▸ **PROVIDED INFORMATION**
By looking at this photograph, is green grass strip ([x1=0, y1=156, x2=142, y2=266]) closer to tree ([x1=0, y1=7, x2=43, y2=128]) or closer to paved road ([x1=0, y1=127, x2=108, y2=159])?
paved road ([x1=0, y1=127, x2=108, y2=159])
...
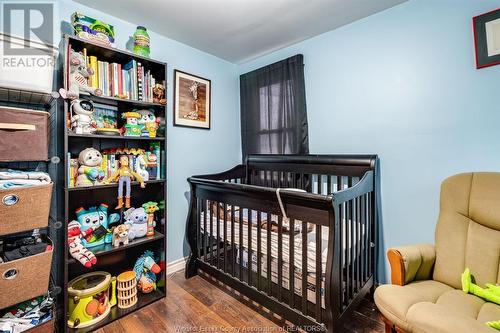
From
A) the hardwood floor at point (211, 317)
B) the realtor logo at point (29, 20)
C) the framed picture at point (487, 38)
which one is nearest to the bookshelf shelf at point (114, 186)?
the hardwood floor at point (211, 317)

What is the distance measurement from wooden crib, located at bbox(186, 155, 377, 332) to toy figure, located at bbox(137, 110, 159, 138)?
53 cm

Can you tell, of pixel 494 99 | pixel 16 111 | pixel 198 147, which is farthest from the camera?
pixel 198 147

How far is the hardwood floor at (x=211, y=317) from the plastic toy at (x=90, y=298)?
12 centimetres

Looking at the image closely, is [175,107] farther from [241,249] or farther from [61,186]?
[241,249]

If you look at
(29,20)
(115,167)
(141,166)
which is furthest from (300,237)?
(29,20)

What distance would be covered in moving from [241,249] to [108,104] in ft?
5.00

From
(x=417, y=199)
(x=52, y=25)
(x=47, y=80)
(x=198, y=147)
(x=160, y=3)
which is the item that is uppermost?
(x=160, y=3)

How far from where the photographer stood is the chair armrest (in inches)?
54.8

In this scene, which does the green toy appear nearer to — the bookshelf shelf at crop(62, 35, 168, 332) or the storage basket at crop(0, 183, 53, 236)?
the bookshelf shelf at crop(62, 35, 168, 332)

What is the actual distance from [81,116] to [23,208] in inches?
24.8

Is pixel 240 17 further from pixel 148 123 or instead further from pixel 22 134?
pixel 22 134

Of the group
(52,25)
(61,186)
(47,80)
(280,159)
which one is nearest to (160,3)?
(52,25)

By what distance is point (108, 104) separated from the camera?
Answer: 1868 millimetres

▸ **YOUR OBJECTIVE**
Please set out the records above as a numbered list, leaving out blank lines, covering only the lines between the one holding "What distance would" and the one holding "Answer: 1868 millimetres", inclusive.

▸ **EXERCISE SOLUTION**
1. What distance would be covered in moving from [241,249] to [108,104] in ft?
2. 5.00
3. From
4. (x=417, y=199)
5. (x=52, y=25)
6. (x=47, y=80)
7. (x=198, y=147)
8. (x=160, y=3)
9. which is the item that is uppermost?
10. (x=160, y=3)
11. How far from where the photographer stood is the chair armrest (in inches)?
12. 54.8
13. In this scene, which does the green toy appear nearer to — the bookshelf shelf at crop(62, 35, 168, 332) or the storage basket at crop(0, 183, 53, 236)?
14. the bookshelf shelf at crop(62, 35, 168, 332)
15. What is the actual distance from [81,116] to [23,208] in inches?
16. 24.8
17. Is pixel 240 17 further from pixel 148 123 or instead further from pixel 22 134?
18. pixel 22 134
19. Of the group
20. (52,25)
21. (61,186)
22. (47,80)
23. (280,159)
24. which one is nearest to (160,3)?
25. (52,25)
26. By what distance is point (108, 104) separated from the camera?
27. Answer: 1868 millimetres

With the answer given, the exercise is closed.